Posthaste or postscript at the Post Office?

It’s tough to see national institutions stumble on their way to the future or lose their place in history.

Canadian railways were once seen as a proud symbol of nationhood, ribbons of steel connecting people from coast-to-coast. Today, Canadian railways are often depicted as tools of 19th century colonial exploitation.

Say what you will about the CBC – pretty well everyone does – but it can only make a tenuous claim to be a champion of all things Canadian while rival broadcasters draw bigger audiences for many national and regional newscasts.

Today, Canada Post is in trouble, or rather, its troubles are surfacing since workers were locked out on Nov. 14.

The post office, to put it bluntly, is having an identity crisis. (As catch phrases go, “Snail Mail” doesn’t rank up there with “Just Do It.”)

Once a near monopoly, Canada Post now delivers one-third as much mail as it did two decades ago, according to the C.D. Howe Institute.

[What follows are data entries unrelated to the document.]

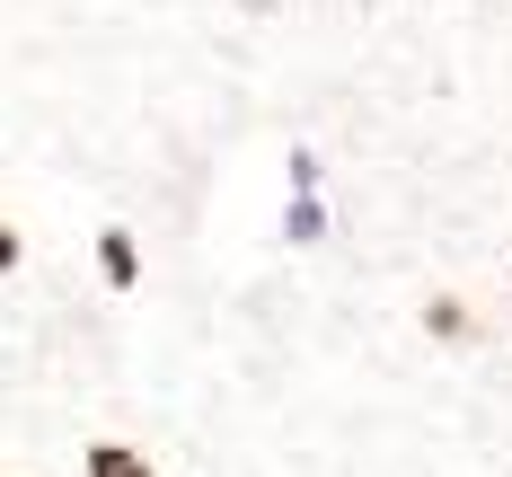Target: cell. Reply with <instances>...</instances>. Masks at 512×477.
Listing matches in <instances>:
<instances>
[{
	"mask_svg": "<svg viewBox=\"0 0 512 477\" xmlns=\"http://www.w3.org/2000/svg\"><path fill=\"white\" fill-rule=\"evenodd\" d=\"M80 477H151V460H142L133 442H89V460H80Z\"/></svg>",
	"mask_w": 512,
	"mask_h": 477,
	"instance_id": "cell-1",
	"label": "cell"
},
{
	"mask_svg": "<svg viewBox=\"0 0 512 477\" xmlns=\"http://www.w3.org/2000/svg\"><path fill=\"white\" fill-rule=\"evenodd\" d=\"M98 265H106V283L124 292V283L142 274V257H133V230H98Z\"/></svg>",
	"mask_w": 512,
	"mask_h": 477,
	"instance_id": "cell-2",
	"label": "cell"
},
{
	"mask_svg": "<svg viewBox=\"0 0 512 477\" xmlns=\"http://www.w3.org/2000/svg\"><path fill=\"white\" fill-rule=\"evenodd\" d=\"M9 265H18V230L0 221V274H9Z\"/></svg>",
	"mask_w": 512,
	"mask_h": 477,
	"instance_id": "cell-3",
	"label": "cell"
}]
</instances>
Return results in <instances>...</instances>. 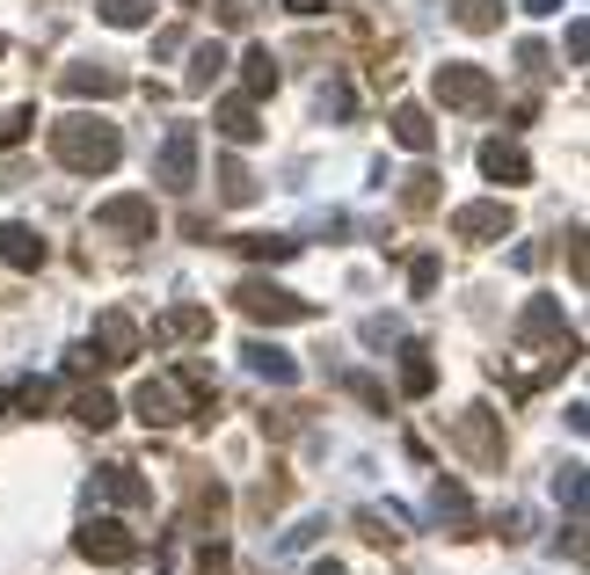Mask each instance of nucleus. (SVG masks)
Here are the masks:
<instances>
[{
  "label": "nucleus",
  "mask_w": 590,
  "mask_h": 575,
  "mask_svg": "<svg viewBox=\"0 0 590 575\" xmlns=\"http://www.w3.org/2000/svg\"><path fill=\"white\" fill-rule=\"evenodd\" d=\"M132 408H139L146 430H168V422H183V416H205L211 422V379H205V365H183V372H168V379H146Z\"/></svg>",
  "instance_id": "1"
},
{
  "label": "nucleus",
  "mask_w": 590,
  "mask_h": 575,
  "mask_svg": "<svg viewBox=\"0 0 590 575\" xmlns=\"http://www.w3.org/2000/svg\"><path fill=\"white\" fill-rule=\"evenodd\" d=\"M52 154H59V168H73V175H110L124 139H117V124H103V117H59Z\"/></svg>",
  "instance_id": "2"
},
{
  "label": "nucleus",
  "mask_w": 590,
  "mask_h": 575,
  "mask_svg": "<svg viewBox=\"0 0 590 575\" xmlns=\"http://www.w3.org/2000/svg\"><path fill=\"white\" fill-rule=\"evenodd\" d=\"M234 306H241L248 321H270V328H292V321L313 314L299 292H284V284H270V278H241L234 284Z\"/></svg>",
  "instance_id": "3"
},
{
  "label": "nucleus",
  "mask_w": 590,
  "mask_h": 575,
  "mask_svg": "<svg viewBox=\"0 0 590 575\" xmlns=\"http://www.w3.org/2000/svg\"><path fill=\"white\" fill-rule=\"evenodd\" d=\"M73 554L95 561V568H124V561H139V540H132L117 518H87L81 532H73Z\"/></svg>",
  "instance_id": "4"
},
{
  "label": "nucleus",
  "mask_w": 590,
  "mask_h": 575,
  "mask_svg": "<svg viewBox=\"0 0 590 575\" xmlns=\"http://www.w3.org/2000/svg\"><path fill=\"white\" fill-rule=\"evenodd\" d=\"M431 87H437L445 109H488L496 103V81H488L482 66H467V59H445V66L431 73Z\"/></svg>",
  "instance_id": "5"
},
{
  "label": "nucleus",
  "mask_w": 590,
  "mask_h": 575,
  "mask_svg": "<svg viewBox=\"0 0 590 575\" xmlns=\"http://www.w3.org/2000/svg\"><path fill=\"white\" fill-rule=\"evenodd\" d=\"M518 335H525V343H547V349H555V365H576V349H583V343H576V328L561 321L555 299H532V306L518 314Z\"/></svg>",
  "instance_id": "6"
},
{
  "label": "nucleus",
  "mask_w": 590,
  "mask_h": 575,
  "mask_svg": "<svg viewBox=\"0 0 590 575\" xmlns=\"http://www.w3.org/2000/svg\"><path fill=\"white\" fill-rule=\"evenodd\" d=\"M139 357V321L124 314V306H110L103 321H95V343H87V365H132Z\"/></svg>",
  "instance_id": "7"
},
{
  "label": "nucleus",
  "mask_w": 590,
  "mask_h": 575,
  "mask_svg": "<svg viewBox=\"0 0 590 575\" xmlns=\"http://www.w3.org/2000/svg\"><path fill=\"white\" fill-rule=\"evenodd\" d=\"M452 445H459L474 467H504V422L488 416V408H467V416L452 422Z\"/></svg>",
  "instance_id": "8"
},
{
  "label": "nucleus",
  "mask_w": 590,
  "mask_h": 575,
  "mask_svg": "<svg viewBox=\"0 0 590 575\" xmlns=\"http://www.w3.org/2000/svg\"><path fill=\"white\" fill-rule=\"evenodd\" d=\"M95 233L154 241V197H103V205H95Z\"/></svg>",
  "instance_id": "9"
},
{
  "label": "nucleus",
  "mask_w": 590,
  "mask_h": 575,
  "mask_svg": "<svg viewBox=\"0 0 590 575\" xmlns=\"http://www.w3.org/2000/svg\"><path fill=\"white\" fill-rule=\"evenodd\" d=\"M154 182H161V190H190V182H197V132H190V124H175L168 139H161Z\"/></svg>",
  "instance_id": "10"
},
{
  "label": "nucleus",
  "mask_w": 590,
  "mask_h": 575,
  "mask_svg": "<svg viewBox=\"0 0 590 575\" xmlns=\"http://www.w3.org/2000/svg\"><path fill=\"white\" fill-rule=\"evenodd\" d=\"M452 233H459V241H504V233H510V205H504V197H474V205L452 211Z\"/></svg>",
  "instance_id": "11"
},
{
  "label": "nucleus",
  "mask_w": 590,
  "mask_h": 575,
  "mask_svg": "<svg viewBox=\"0 0 590 575\" xmlns=\"http://www.w3.org/2000/svg\"><path fill=\"white\" fill-rule=\"evenodd\" d=\"M44 255H52V248H44L37 227H22V219L0 227V262H8V270H44Z\"/></svg>",
  "instance_id": "12"
},
{
  "label": "nucleus",
  "mask_w": 590,
  "mask_h": 575,
  "mask_svg": "<svg viewBox=\"0 0 590 575\" xmlns=\"http://www.w3.org/2000/svg\"><path fill=\"white\" fill-rule=\"evenodd\" d=\"M87 495H103V503H124V510H139V503H154V489H146L132 467H103L95 481H87Z\"/></svg>",
  "instance_id": "13"
},
{
  "label": "nucleus",
  "mask_w": 590,
  "mask_h": 575,
  "mask_svg": "<svg viewBox=\"0 0 590 575\" xmlns=\"http://www.w3.org/2000/svg\"><path fill=\"white\" fill-rule=\"evenodd\" d=\"M386 132H394V146H408V154H431V146H437V124H431L423 103H401L394 117H386Z\"/></svg>",
  "instance_id": "14"
},
{
  "label": "nucleus",
  "mask_w": 590,
  "mask_h": 575,
  "mask_svg": "<svg viewBox=\"0 0 590 575\" xmlns=\"http://www.w3.org/2000/svg\"><path fill=\"white\" fill-rule=\"evenodd\" d=\"M482 175L488 182H532V160H525L518 139H488L482 146Z\"/></svg>",
  "instance_id": "15"
},
{
  "label": "nucleus",
  "mask_w": 590,
  "mask_h": 575,
  "mask_svg": "<svg viewBox=\"0 0 590 575\" xmlns=\"http://www.w3.org/2000/svg\"><path fill=\"white\" fill-rule=\"evenodd\" d=\"M431 518H437V524H452V532H474V495L459 489V481H445V473H437V489H431Z\"/></svg>",
  "instance_id": "16"
},
{
  "label": "nucleus",
  "mask_w": 590,
  "mask_h": 575,
  "mask_svg": "<svg viewBox=\"0 0 590 575\" xmlns=\"http://www.w3.org/2000/svg\"><path fill=\"white\" fill-rule=\"evenodd\" d=\"M66 95H95V103H110V95H124V73L117 66H103V59H95V66H66Z\"/></svg>",
  "instance_id": "17"
},
{
  "label": "nucleus",
  "mask_w": 590,
  "mask_h": 575,
  "mask_svg": "<svg viewBox=\"0 0 590 575\" xmlns=\"http://www.w3.org/2000/svg\"><path fill=\"white\" fill-rule=\"evenodd\" d=\"M197 335H211V306H168L154 321V343H197Z\"/></svg>",
  "instance_id": "18"
},
{
  "label": "nucleus",
  "mask_w": 590,
  "mask_h": 575,
  "mask_svg": "<svg viewBox=\"0 0 590 575\" xmlns=\"http://www.w3.org/2000/svg\"><path fill=\"white\" fill-rule=\"evenodd\" d=\"M241 357H248V372H256V379H270V386H292V379H299L292 349H278V343H248Z\"/></svg>",
  "instance_id": "19"
},
{
  "label": "nucleus",
  "mask_w": 590,
  "mask_h": 575,
  "mask_svg": "<svg viewBox=\"0 0 590 575\" xmlns=\"http://www.w3.org/2000/svg\"><path fill=\"white\" fill-rule=\"evenodd\" d=\"M431 386H437V357L423 343H401V394H416V401H423Z\"/></svg>",
  "instance_id": "20"
},
{
  "label": "nucleus",
  "mask_w": 590,
  "mask_h": 575,
  "mask_svg": "<svg viewBox=\"0 0 590 575\" xmlns=\"http://www.w3.org/2000/svg\"><path fill=\"white\" fill-rule=\"evenodd\" d=\"M211 124H219V139H234V146H248V139L262 132V124H256V103H248V95L219 103V117H211Z\"/></svg>",
  "instance_id": "21"
},
{
  "label": "nucleus",
  "mask_w": 590,
  "mask_h": 575,
  "mask_svg": "<svg viewBox=\"0 0 590 575\" xmlns=\"http://www.w3.org/2000/svg\"><path fill=\"white\" fill-rule=\"evenodd\" d=\"M241 87H248V103H256V95H270V87H278V52H270V44H256V52L241 59Z\"/></svg>",
  "instance_id": "22"
},
{
  "label": "nucleus",
  "mask_w": 590,
  "mask_h": 575,
  "mask_svg": "<svg viewBox=\"0 0 590 575\" xmlns=\"http://www.w3.org/2000/svg\"><path fill=\"white\" fill-rule=\"evenodd\" d=\"M95 15H103L110 30H146V22H154V0H95Z\"/></svg>",
  "instance_id": "23"
},
{
  "label": "nucleus",
  "mask_w": 590,
  "mask_h": 575,
  "mask_svg": "<svg viewBox=\"0 0 590 575\" xmlns=\"http://www.w3.org/2000/svg\"><path fill=\"white\" fill-rule=\"evenodd\" d=\"M241 255L248 262H292L299 241H292V233H241Z\"/></svg>",
  "instance_id": "24"
},
{
  "label": "nucleus",
  "mask_w": 590,
  "mask_h": 575,
  "mask_svg": "<svg viewBox=\"0 0 590 575\" xmlns=\"http://www.w3.org/2000/svg\"><path fill=\"white\" fill-rule=\"evenodd\" d=\"M219 205H256V175H248L234 154L219 160Z\"/></svg>",
  "instance_id": "25"
},
{
  "label": "nucleus",
  "mask_w": 590,
  "mask_h": 575,
  "mask_svg": "<svg viewBox=\"0 0 590 575\" xmlns=\"http://www.w3.org/2000/svg\"><path fill=\"white\" fill-rule=\"evenodd\" d=\"M219 73H226V44H197V52H190V81H183V87H190V95H205Z\"/></svg>",
  "instance_id": "26"
},
{
  "label": "nucleus",
  "mask_w": 590,
  "mask_h": 575,
  "mask_svg": "<svg viewBox=\"0 0 590 575\" xmlns=\"http://www.w3.org/2000/svg\"><path fill=\"white\" fill-rule=\"evenodd\" d=\"M452 22H459V30H496V22H504V0H452Z\"/></svg>",
  "instance_id": "27"
},
{
  "label": "nucleus",
  "mask_w": 590,
  "mask_h": 575,
  "mask_svg": "<svg viewBox=\"0 0 590 575\" xmlns=\"http://www.w3.org/2000/svg\"><path fill=\"white\" fill-rule=\"evenodd\" d=\"M73 416H81V422H87V430H110V422H117V401H110L103 386H87L81 401H73Z\"/></svg>",
  "instance_id": "28"
},
{
  "label": "nucleus",
  "mask_w": 590,
  "mask_h": 575,
  "mask_svg": "<svg viewBox=\"0 0 590 575\" xmlns=\"http://www.w3.org/2000/svg\"><path fill=\"white\" fill-rule=\"evenodd\" d=\"M401 205H408V211H431V205H437V175H431V168L401 175Z\"/></svg>",
  "instance_id": "29"
},
{
  "label": "nucleus",
  "mask_w": 590,
  "mask_h": 575,
  "mask_svg": "<svg viewBox=\"0 0 590 575\" xmlns=\"http://www.w3.org/2000/svg\"><path fill=\"white\" fill-rule=\"evenodd\" d=\"M358 532L380 540V546H394L401 540V510H358Z\"/></svg>",
  "instance_id": "30"
},
{
  "label": "nucleus",
  "mask_w": 590,
  "mask_h": 575,
  "mask_svg": "<svg viewBox=\"0 0 590 575\" xmlns=\"http://www.w3.org/2000/svg\"><path fill=\"white\" fill-rule=\"evenodd\" d=\"M555 503L569 510V518H576V510H583V467H576V459H569V467L555 473Z\"/></svg>",
  "instance_id": "31"
},
{
  "label": "nucleus",
  "mask_w": 590,
  "mask_h": 575,
  "mask_svg": "<svg viewBox=\"0 0 590 575\" xmlns=\"http://www.w3.org/2000/svg\"><path fill=\"white\" fill-rule=\"evenodd\" d=\"M30 124H37V109H0V154L30 139Z\"/></svg>",
  "instance_id": "32"
},
{
  "label": "nucleus",
  "mask_w": 590,
  "mask_h": 575,
  "mask_svg": "<svg viewBox=\"0 0 590 575\" xmlns=\"http://www.w3.org/2000/svg\"><path fill=\"white\" fill-rule=\"evenodd\" d=\"M15 401L30 408V416H44V408L59 401V386H52V379H22V386H15Z\"/></svg>",
  "instance_id": "33"
},
{
  "label": "nucleus",
  "mask_w": 590,
  "mask_h": 575,
  "mask_svg": "<svg viewBox=\"0 0 590 575\" xmlns=\"http://www.w3.org/2000/svg\"><path fill=\"white\" fill-rule=\"evenodd\" d=\"M343 386H350L365 408H380V416H386V386H380V379H365V372H343Z\"/></svg>",
  "instance_id": "34"
},
{
  "label": "nucleus",
  "mask_w": 590,
  "mask_h": 575,
  "mask_svg": "<svg viewBox=\"0 0 590 575\" xmlns=\"http://www.w3.org/2000/svg\"><path fill=\"white\" fill-rule=\"evenodd\" d=\"M197 575H234V554H226L219 540H205L197 546Z\"/></svg>",
  "instance_id": "35"
},
{
  "label": "nucleus",
  "mask_w": 590,
  "mask_h": 575,
  "mask_svg": "<svg viewBox=\"0 0 590 575\" xmlns=\"http://www.w3.org/2000/svg\"><path fill=\"white\" fill-rule=\"evenodd\" d=\"M408 284H416V299L437 292V255H416V270H408Z\"/></svg>",
  "instance_id": "36"
},
{
  "label": "nucleus",
  "mask_w": 590,
  "mask_h": 575,
  "mask_svg": "<svg viewBox=\"0 0 590 575\" xmlns=\"http://www.w3.org/2000/svg\"><path fill=\"white\" fill-rule=\"evenodd\" d=\"M365 343H401V321H386V314H372V321H365Z\"/></svg>",
  "instance_id": "37"
},
{
  "label": "nucleus",
  "mask_w": 590,
  "mask_h": 575,
  "mask_svg": "<svg viewBox=\"0 0 590 575\" xmlns=\"http://www.w3.org/2000/svg\"><path fill=\"white\" fill-rule=\"evenodd\" d=\"M248 15H256V8H248V0H219V30H241Z\"/></svg>",
  "instance_id": "38"
},
{
  "label": "nucleus",
  "mask_w": 590,
  "mask_h": 575,
  "mask_svg": "<svg viewBox=\"0 0 590 575\" xmlns=\"http://www.w3.org/2000/svg\"><path fill=\"white\" fill-rule=\"evenodd\" d=\"M321 109H329V117H350V87H343V81L321 87Z\"/></svg>",
  "instance_id": "39"
},
{
  "label": "nucleus",
  "mask_w": 590,
  "mask_h": 575,
  "mask_svg": "<svg viewBox=\"0 0 590 575\" xmlns=\"http://www.w3.org/2000/svg\"><path fill=\"white\" fill-rule=\"evenodd\" d=\"M525 524H532L525 510H504V518H496V532H504V540H525Z\"/></svg>",
  "instance_id": "40"
},
{
  "label": "nucleus",
  "mask_w": 590,
  "mask_h": 575,
  "mask_svg": "<svg viewBox=\"0 0 590 575\" xmlns=\"http://www.w3.org/2000/svg\"><path fill=\"white\" fill-rule=\"evenodd\" d=\"M518 66L525 73H547V44H518Z\"/></svg>",
  "instance_id": "41"
},
{
  "label": "nucleus",
  "mask_w": 590,
  "mask_h": 575,
  "mask_svg": "<svg viewBox=\"0 0 590 575\" xmlns=\"http://www.w3.org/2000/svg\"><path fill=\"white\" fill-rule=\"evenodd\" d=\"M569 270H576V278H583V270H590V248H583V227L569 233Z\"/></svg>",
  "instance_id": "42"
},
{
  "label": "nucleus",
  "mask_w": 590,
  "mask_h": 575,
  "mask_svg": "<svg viewBox=\"0 0 590 575\" xmlns=\"http://www.w3.org/2000/svg\"><path fill=\"white\" fill-rule=\"evenodd\" d=\"M510 262H518V270H539V262H547V241H525V248H518Z\"/></svg>",
  "instance_id": "43"
},
{
  "label": "nucleus",
  "mask_w": 590,
  "mask_h": 575,
  "mask_svg": "<svg viewBox=\"0 0 590 575\" xmlns=\"http://www.w3.org/2000/svg\"><path fill=\"white\" fill-rule=\"evenodd\" d=\"M292 15H329V0H284Z\"/></svg>",
  "instance_id": "44"
},
{
  "label": "nucleus",
  "mask_w": 590,
  "mask_h": 575,
  "mask_svg": "<svg viewBox=\"0 0 590 575\" xmlns=\"http://www.w3.org/2000/svg\"><path fill=\"white\" fill-rule=\"evenodd\" d=\"M525 15H561V0H525Z\"/></svg>",
  "instance_id": "45"
},
{
  "label": "nucleus",
  "mask_w": 590,
  "mask_h": 575,
  "mask_svg": "<svg viewBox=\"0 0 590 575\" xmlns=\"http://www.w3.org/2000/svg\"><path fill=\"white\" fill-rule=\"evenodd\" d=\"M313 575H343V568H335V561H321V568H313Z\"/></svg>",
  "instance_id": "46"
},
{
  "label": "nucleus",
  "mask_w": 590,
  "mask_h": 575,
  "mask_svg": "<svg viewBox=\"0 0 590 575\" xmlns=\"http://www.w3.org/2000/svg\"><path fill=\"white\" fill-rule=\"evenodd\" d=\"M0 416H8V386H0Z\"/></svg>",
  "instance_id": "47"
},
{
  "label": "nucleus",
  "mask_w": 590,
  "mask_h": 575,
  "mask_svg": "<svg viewBox=\"0 0 590 575\" xmlns=\"http://www.w3.org/2000/svg\"><path fill=\"white\" fill-rule=\"evenodd\" d=\"M0 52H8V36H0Z\"/></svg>",
  "instance_id": "48"
}]
</instances>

Christmas cards, once wildly popular, now arrive at the front door less frequently than couriered cardboard boxes containing something – or other.

Canada Post, a federal crown corporation which owns the courier company Purolator, is also piling on debt. It lost $748 million in 2023, up from $548 million the previous year.

This financial track record has prompted some critics to write a ‘Rest-in-Peace’ postscript for the venerable service: ‘We loved you, once.’

CrowsNest believes there’s a better way, though.

Canada Post can take three steps to capitalize on its strengths as it moves posthaste to redefine and rebrand itself.

One: It should leverage its virtual monopoly in its traditional business, the delivery of letters, greeting cards, and magazines.

It might actually show a profit in this sector if it delivers mail twice a week to community mailboxes only, rather than five-days a week to both community boxes and individual homes.

Two: Purolator should up its games in the highly competitive business of parcel delivery. This will mean adding weekend deliveries to customers across Canada. If you’re competing with Amazon Prime, act more like Amazon Prime.

Three: Make a virtue of the vital services provided to clients who most need Canada Post, rural and northern communities for whom the “post office” is a lifeline.

Canada Post, and its sole owner the government of Canada, should bluntly concede that needed supplies cannot be delivered profitably to remote communities at affordable prices.

Rather that let losses pile up at the federal Crown corporation, and eventually assume the amassed debt as a matter of necessity, the government of Canada should subsize essential services that Canada Post alone provides.

And trumpet those essential services, in the name of fairness, as an act of nation building.